Segment Open

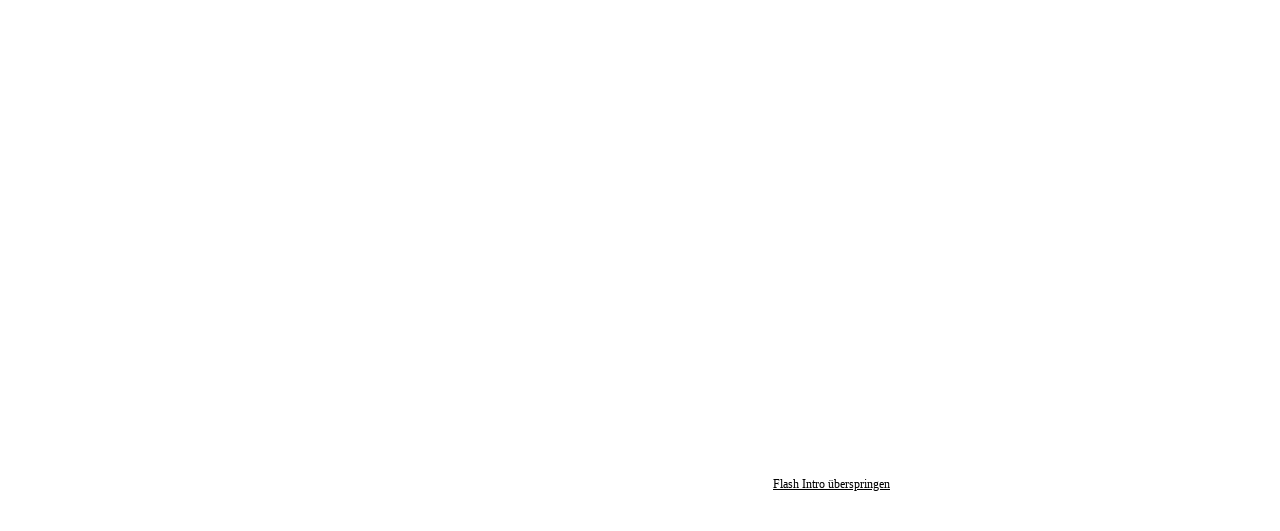

--- FILE ---
content_type: text/html
request_url: http://www.praxisamfreinberg.at/page7.php
body_size: 1736
content:
<html><head><meta http-equiv="Content-Type" content="text/html; charset=UTF-8"><title>Praxis am Freinberg - Intro</title><meta name="description" content=""><meta name="keywords" content=""><meta name="generator" content="Parallels Plesk Sitebuilder 4.5.0"><link href="css/styles.css" rel="stylesheet" type="text/css"/></head><body>
			<table cellpadding="5" cellspacing="0" width="100%" border="0" style="height: 100%;">
				<tr><td align="center" valign="middle">
					<table cellpadding="5" cellspacing="0" border="0">
						<tr><td align="center" valign="middle"><object classid="clsid:D27CDB6E-AE6D-11cf-96B8-444553540000" codebase="http://download.macromedia.com/pub/shockwave/cabs/flash/swflash.cab#version=7,0,0,0" width="500" height="250" align=""><param name="movie" value="resources/images/modules/FlashIntro/flash.swf?code=Default"><param name="quality" value="high"><param name="Scale" value="ShowAll"><param name=wmode value="transparent"><param name="wmode" value="opaque"><param name="FlashVars" value="BackgroundId=1&ObjectId=1&Text1=Praxis+am+Freinberg&Text2=Neuropsychologische+Diagnostik+und+Rehabilitation"><embed quality="high" bgcolor="#FFFFFF" width="500" height="250" align="" type="application/x-shockwave-flash" pluginspage="http://www.macromedia.com/go/getflashplayer" wmode="opaque" src="resources/images/modules/FlashIntro/flash.swf?code=Default" FlashVars="BackgroundId=1&ObjectId=1&Text1=Praxis+am+Freinberg&Text2=Neuropsychologische+Diagnostik+und+Rehabilitation"></embed></object></td></tr><tr><td align="right"><a class="pageContent" style="color:#000000;" href="page1.php">Flash Intro überspringen</a></td></tr><tr><td align="center"></td></tr></table></td></tr></table></body></html>

--- FILE ---
content_type: text/css
request_url: http://www.praxisamfreinberg.at/css/styles.css
body_size: 1377
content:
.pathway {
	color: #9F9D9E;
	font-size: 12pt;
	font-family: Tahoma;
	font-weight:bold;
	padding-right:5px;
	padding-left:5px;
	}

.pageContent {
	color: #828282;
	font-size: 9pt;
	font-family: Tahoma;
	
	
}


.company {
	font-size: 12pt;
	font-family: Tahoma;
	color:#49B6DF;
	font-weight:bold;
	
}
.slogan {
	font-size: 12pt;
	font-family: Tahoma;
	color: #8E8E8E;
}
.copyright {
	color: #A9A9A9;
	font-size: 9pt;
	font-family: Tahoma;
	text-align: center;
}
/*main menu*/
.tmenu {
	font-size: 9pt;
	font-family: Tahoma;
	color: #929292;
	text-decoration: none;
	text-align: left;
	padding-top:3px;
	padding-bottom:3px;
	font-weight:bold;
}
.tmenua {
	font-size: 9pt;
	font-family: Tahoma;
	color: #929292;
	text-align: left;
	text-decoration: underline;
	padding-top:3px;
	padding-bottom:3px;
	font-weight:bold;	
}


/*submenu*/
.smenua {
	font-size: 8pt;
	color: #ffffff;
	font-family: Tahoma;
	text-align: left;
	text-decoration: none;
	font-weight:bold;
	
}
.smenu {
	font-size: 8pt;
	color: #ffffff;
	font-family: Tahoma;
	text-align: left;
	text-decoration: underline;
	font-weight:bold;
	
}


/*bottom*/
.bmenu {
	font-size: 8pt;
	font-family: Tahoma;
	color: #A7A7A7;
	text-decoration:underline;
	text-align: center;
font-weight:bold;
}
.bmenua {
	font-size: 8pt;
	font-family: Tahoma;
	color: #A7A7A7;
	text-decoration:none;
	text-align: center;
	font-weight:bold;
}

Segment Closed

## GOAL OF THE EXERCISE
Each line above should be written out again unchanged; no images are to be carried over.

## RESPONSE BELOW
--- FILE ---
content_type: text/html
request_url: http://www.praxisamfreinberg.at/page7.php
body_size: 1736
content:
<html><head><meta http-equiv="Content-Type" content="text/html; charset=UTF-8"><title>Praxis am Freinberg - Intro</title><meta name="description" content=""><meta name="keywords" content=""><meta name="generator" content="Parallels Plesk Sitebuilder 4.5.0"><link href="css/styles.css" rel="stylesheet" type="text/css"/></head><body>
			<table cellpadding="5" cellspacing="0" width="100%" border="0" style="height: 100%;">
				<tr><td align="center" valign="middle">
					<table cellpadding="5" cellspacing="0" border="0">
						<tr><td align="center" valign="middle"><object classid="clsid:D27CDB6E-AE6D-11cf-96B8-444553540000" codebase="http://download.macromedia.com/pub/shockwave/cabs/flash/swflash.cab#version=7,0,0,0" width="500" height="250" align=""><param name="movie" value="resources/images/modules/FlashIntro/flash.swf?code=Default"><param name="quality" value="high"><param name="Scale" value="ShowAll"><param name=wmode value="transparent"><param name="wmode" value="opaque"><param name="FlashVars" value="BackgroundId=1&ObjectId=1&Text1=Praxis+am+Freinberg&Text2=Neuropsychologische+Diagnostik+und+Rehabilitation"><embed quality="high" bgcolor="#FFFFFF" width="500" height="250" align="" type="application/x-shockwave-flash" pluginspage="http://www.macromedia.com/go/getflashplayer" wmode="opaque" src="resources/images/modules/FlashIntro/flash.swf?code=Default" FlashVars="BackgroundId=1&ObjectId=1&Text1=Praxis+am+Freinberg&Text2=Neuropsychologische+Diagnostik+und+Rehabilitation"></embed></object></td></tr><tr><td align="right"><a class="pageContent" style="color:#000000;" href="page1.php">Flash Intro überspringen</a></td></tr><tr><td align="center"></td></tr></table></td></tr></table></body></html>

--- FILE ---
content_type: text/css
request_url: http://www.praxisamfreinberg.at/css/styles.css
body_size: 1377
content:
.pathway {
	color: #9F9D9E;
	font-size: 12pt;
	font-family: Tahoma;
	font-weight:bold;
	padding-right:5px;
	padding-left:5px;
	}

.pageContent {
	color: #828282;
	font-size: 9pt;
	font-family: Tahoma;
	
	
}


.company {
	font-size: 12pt;
	font-family: Tahoma;
	color:#49B6DF;
	font-weight:bold;
	
}
.slogan {
	font-size: 12pt;
	font-family: Tahoma;
	color: #8E8E8E;
}
.copyright {
	color: #A9A9A9;
	font-size: 9pt;
	font-family: Tahoma;
	text-align: center;
}
/*main menu*/
.tmenu {
	font-size: 9pt;
	font-family: Tahoma;
	color: #929292;
	text-decoration: none;
	text-align: left;
	padding-top:3px;
	padding-bottom:3px;
	font-weight:bold;
}
.tmenua {
	font-size: 9pt;
	font-family: Tahoma;
	color: #929292;
	text-align: left;
	text-decoration: underline;
	padding-top:3px;
	padding-bottom:3px;
	font-weight:bold;	
}


/*submenu*/
.smenua {
	font-size: 8pt;
	color: #ffffff;
	font-family: Tahoma;
	text-align: left;
	text-decoration: none;
	font-weight:bold;
	
}
.smenu {
	font-size: 8pt;
	color: #ffffff;
	font-family: Tahoma;
	text-align: left;
	text-decoration: underline;
	font-weight:bold;
	
}


/*bottom*/
.bmenu {
	font-size: 8pt;
	font-family: Tahoma;
	color: #A7A7A7;
	text-decoration:underline;
	text-align: center;
font-weight:bold;
}
.bmenua {
	font-size: 8pt;
	font-family: Tahoma;
	color: #A7A7A7;
	text-decoration:none;
	text-align: center;
	font-weight:bold;
}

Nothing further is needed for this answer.